You’re soon escorted back to the next holding pen. There, you strip down to your moose socks and don the dreaded cotton gown. Honestly, you don’t really think about the other naked bodies it’s touched. Until you sit down.

Days later, your doctor comes in and you chit-chat. You talk about your family, your health, the news, etc. You crack a few good jokes. She laughs. “I’m on a roll!” you think. And for the next few minutes, you smile like a smug little asshole, blissfully unaware your gown is wide open.

You move on to blood work.

You faint during blood work.

You come to in a high chair, doubled over at the waist with a trashcan between your ankles.

A nurse hands you a lollipop. You accept the lollipop. You get the lollipop stuck in her lab coat as she checks your vitals.

You mumble your apologies. She tells you to eat your lollipop. You tell her it touched her lab coat and now you’re scared to eat it. She hands you another lollipop and a small cup of water. You notice that the cup looks just like those used for urine samples, but you say nothing. What’s the point? Clearly, you’ve lost too much blood to live.

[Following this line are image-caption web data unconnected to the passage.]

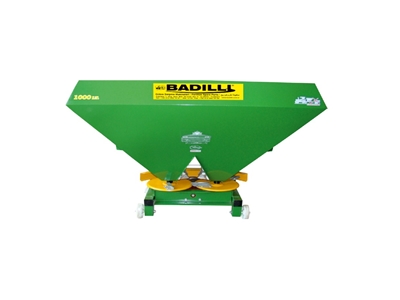 800 Litre Kapasiteli Çift Diskli Hidrolik Gübre Serpme Makinası - Badıllı G800 Cdh - 0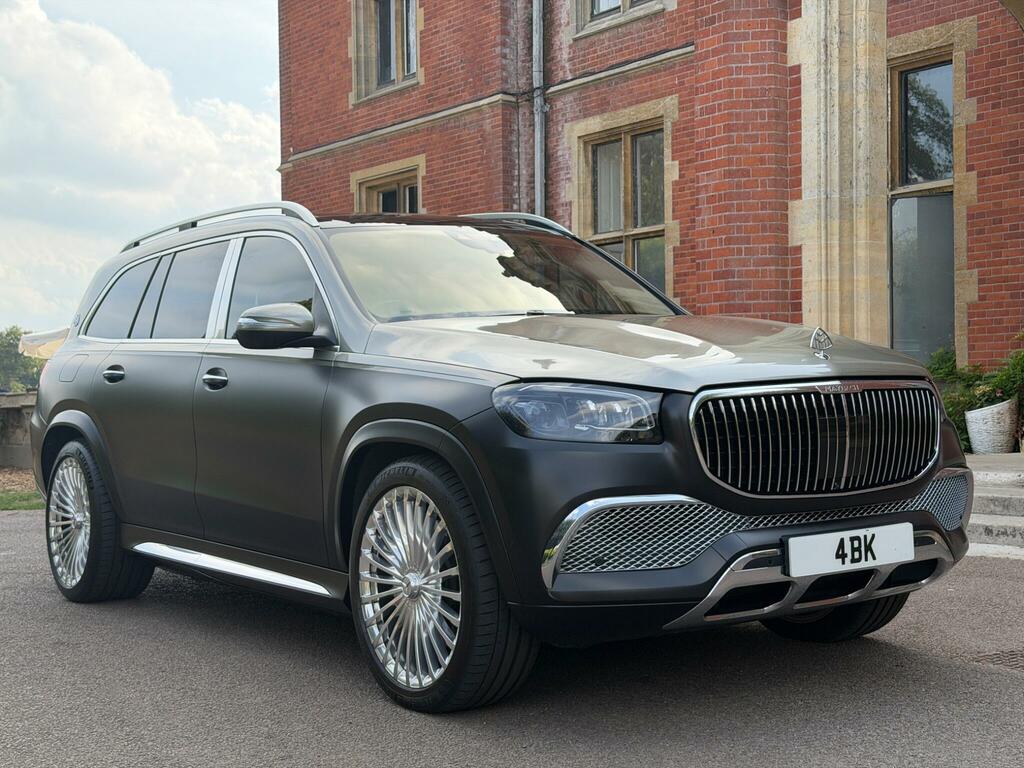 Mercedes-Benz Maybach GLS Class 4.0 Gls600h V8 Mhev First Class G-tronic 4Matic Eu Black #2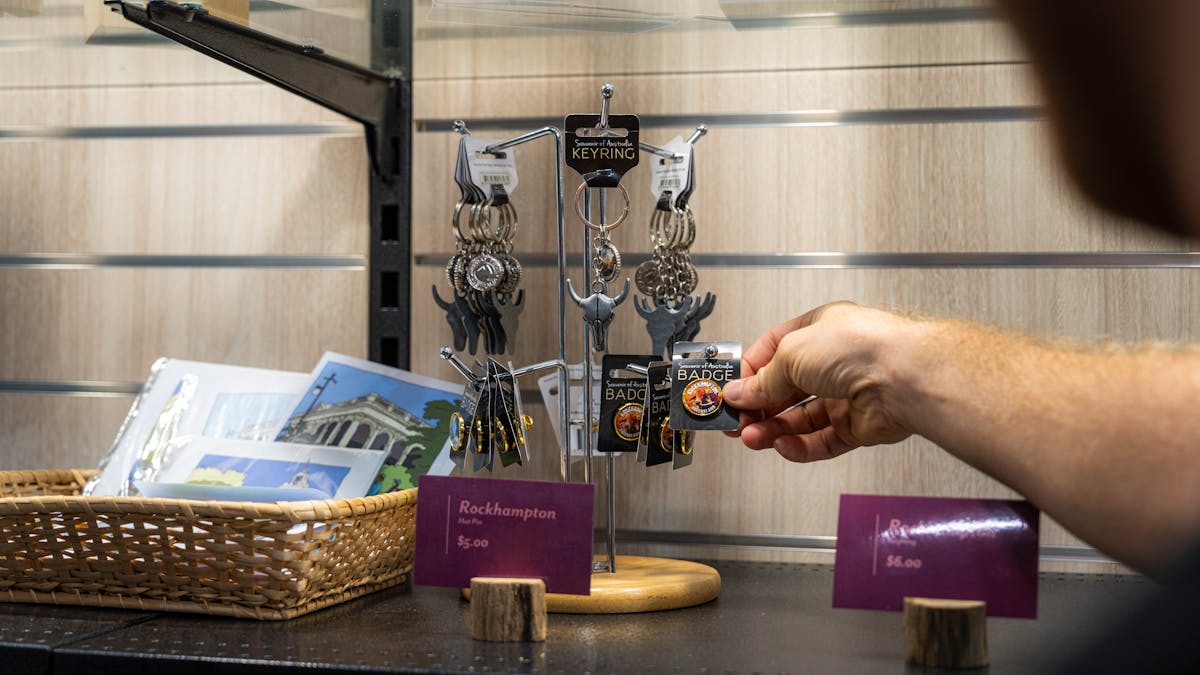 Explore Rockhampton Visitor Information Centre
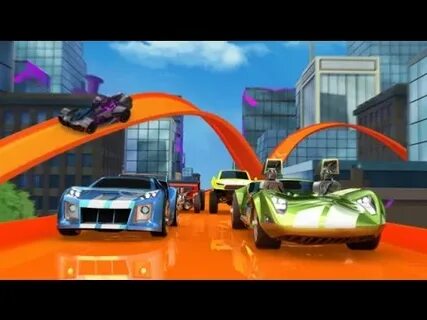 Hot wheels начало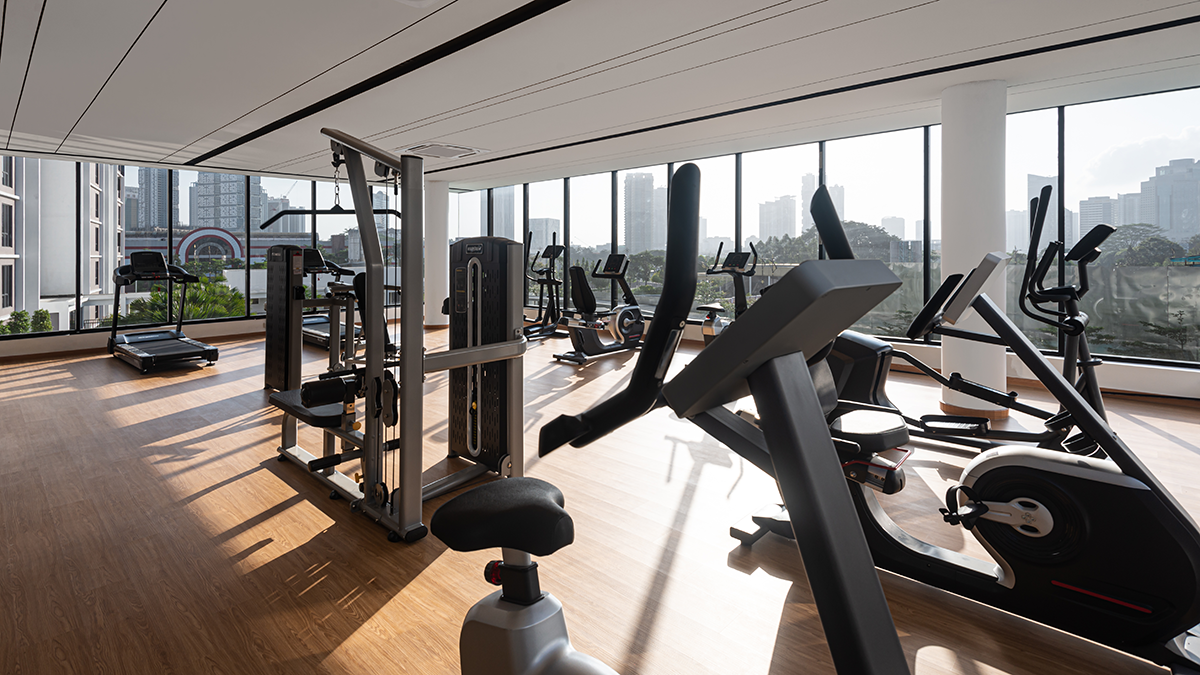 Veranda Residences (Phase 1) – 健身俱乐部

I asked the blood tech to take a picture of in case I died. Here it is.

I asked the blood tech to take a picture of me in case I died. Here it is.

Another nurse comes in. She asks how you’re feeling. You say “weird.” She asks if you have children. You say no. She says, “Well honey, then that ain’t ever gonna happen.” You agree. Wholeheartedly.

You sit in the high chair like a small child waiting to be released from dinner. Once you’re able to stand on your own, you’re cleared to go.

At check out, you’re given a printout of your medical conditions. It reads:


“My God,” you say to yourself. “I’m a catch.”